- _What is needed_: Your response should be the complete listing, copied exactly.
+ + + +
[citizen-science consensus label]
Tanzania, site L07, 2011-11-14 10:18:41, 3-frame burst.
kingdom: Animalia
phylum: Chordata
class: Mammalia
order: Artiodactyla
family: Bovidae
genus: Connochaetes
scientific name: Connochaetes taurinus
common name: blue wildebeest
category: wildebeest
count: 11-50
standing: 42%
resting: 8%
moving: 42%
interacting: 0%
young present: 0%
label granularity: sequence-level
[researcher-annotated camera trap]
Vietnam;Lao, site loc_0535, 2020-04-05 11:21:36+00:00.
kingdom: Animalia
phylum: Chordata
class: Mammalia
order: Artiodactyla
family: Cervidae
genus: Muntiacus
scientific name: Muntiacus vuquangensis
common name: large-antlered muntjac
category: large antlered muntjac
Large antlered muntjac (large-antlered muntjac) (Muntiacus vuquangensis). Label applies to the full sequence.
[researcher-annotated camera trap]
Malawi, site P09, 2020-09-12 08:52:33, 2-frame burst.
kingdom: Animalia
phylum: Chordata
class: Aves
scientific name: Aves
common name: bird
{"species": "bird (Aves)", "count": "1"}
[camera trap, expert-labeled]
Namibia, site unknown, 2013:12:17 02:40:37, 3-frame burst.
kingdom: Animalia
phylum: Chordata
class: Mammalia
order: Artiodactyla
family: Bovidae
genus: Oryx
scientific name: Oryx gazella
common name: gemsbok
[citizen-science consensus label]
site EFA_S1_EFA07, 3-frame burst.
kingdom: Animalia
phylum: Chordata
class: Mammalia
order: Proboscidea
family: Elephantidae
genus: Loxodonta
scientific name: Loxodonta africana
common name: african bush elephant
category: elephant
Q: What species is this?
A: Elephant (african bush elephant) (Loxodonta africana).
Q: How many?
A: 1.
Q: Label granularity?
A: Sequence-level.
+ + + +
- _Response to this task_:
[citizen-science consensus label]
Tanzania, site L07, 2011-11-14 10:18:41, 3-frame burst.
kingdom: Animalia
phylum: Chordata
class: Mammalia
order: Artiodactyla
family: Bovidae
genus: Connochaetes
scientific name: Connochaetes taurinus
common name: blue wildebeest
category: wildebeest
count: 11-50
standing: 42%
resting: 8%
moving: 42%
interacting: 0%
young present: 0%
label granularity: sequence-level
[researcher-annotated camera trap]
Vietnam;Lao, site loc_0535, 2020-04-05 11:21:36+00:00.
kingdom: Animalia
phylum: Chordata
class: Mammalia
order: Artiodactyla
family: Cervidae
genus: Muntiacus
scientific name: Muntiacus vuquangensis
common name: large-antlered muntjac
category: large antlered muntjac
Large antlered muntjac (large-antlered muntjac) (Muntiacus vuquangensis). Label applies to the full sequence.
[researcher-annotated camera trap]
Malawi, site P09, 2020-09-12 08:52:33, 2-frame burst.
kingdom: Animalia
phylum: Chordata
class: Aves
scientific name: Aves
common name: bird
{"species": "bird (Aves)", "count": "1"}
[camera trap, expert-labeled]
Namibia, site unknown, 2013:12:17 02:40:37, 3-frame burst.
kingdom: Animalia
phylum: Chordata
class: Mammalia
order: Artiodactyla
family: Bovidae
genus: Oryx
scientific name: Oryx gazella
common name: gemsbok
[citizen-science consensus label]
site EFA_S1_EFA07, 3-frame burst.
kingdom: Animalia
phylum: Chordata
class: Mammalia
order: Proboscidea
family: Elephantidae
genus: Loxodonta
scientific name: Loxodonta africana
common name: african bush elephant
category: elephant
Q: What species is this?
A: Elephant (african bush elephant) (Loxodonta africana).
Q: How many?
A: 1.
Q: Label granularity?
A: Sequence-level.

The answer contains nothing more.